Ce basculement marque un changement de stratégie. Jusqu’ici, les frappes restaient concentrées sur des cibles militaires ou des figures du pouvoir. Désormais, ce sont les nerfs économiques du conflit qui sont visés. Quelques heures plus tôt, l’Iran avait d’ailleurs averti que le conflit pourrait s’étendre bien au-delà de la région.
« Si cela se reproduit, les attaques contre vos infrastructures énergétiques et celles de vos alliés ne cesseront pas avant leur destruction totale et notre riposte sera bien plus sévère que les attaques de cette nuit », a affirmé Téhéran dans un communiqué.
Un engrenage dangereux
À mesure que les coups se répondent, le champ du conflit s’élargit, avec un risque de propagation bien au-delà des zones de combat : les marchés de l’énergie réagissent immédiatement, les routes maritimes se tendent. Dans plusieurs pays, la question du prix du carburant est d’ailleurs revenue au premier plan.

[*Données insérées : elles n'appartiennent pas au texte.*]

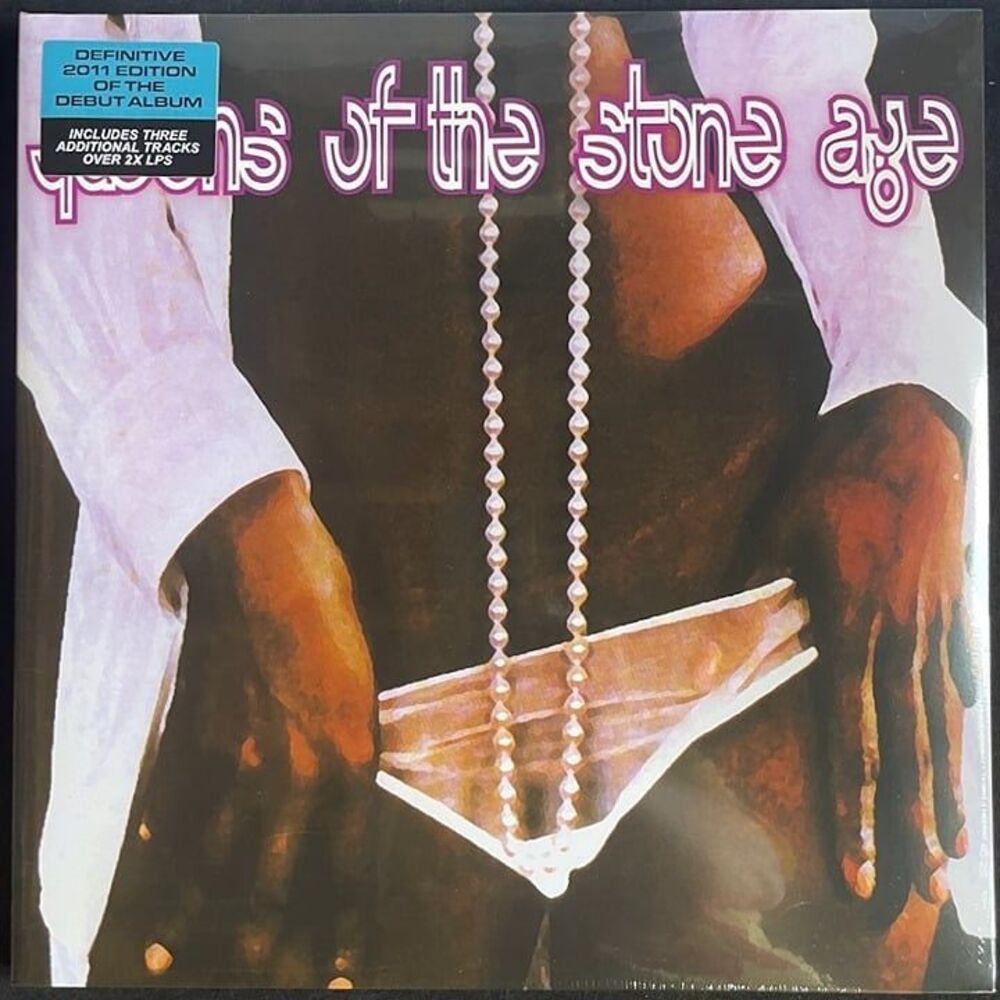 Queens Of The Stone Age QOSTA Double Vinyl, Matador, 2024, NEW Sealed Black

Face à cette montée des tensions, les réactions politiques se multiplient. Sur X, Emmanuel Macron a indiqué avoir échangé avec l’émir du Qatar et Donald Trump après les frappes visant des sites gaziers. « Il est d’intérêt commun de mettre en œuvre sans délai un moratoire sur les frappes ciblant les infrastructures civiles, en particulier les infrastructures énergétiques et hydrauliques », a-t-il écrit, appelant à préserver « les populations civiles » et « la sécurité des approvisionnements énergétiques ».
Mais sur le terrain, le mouvement semble déjà enclenché. En s’attaquant aux installations énergétiques et aux voies maritimes, le conflit change d’échelle et touche directement l’équilibre économique mondial. Et ce d’autant plus que le détroit d’Ormuz est quasiment paralysé.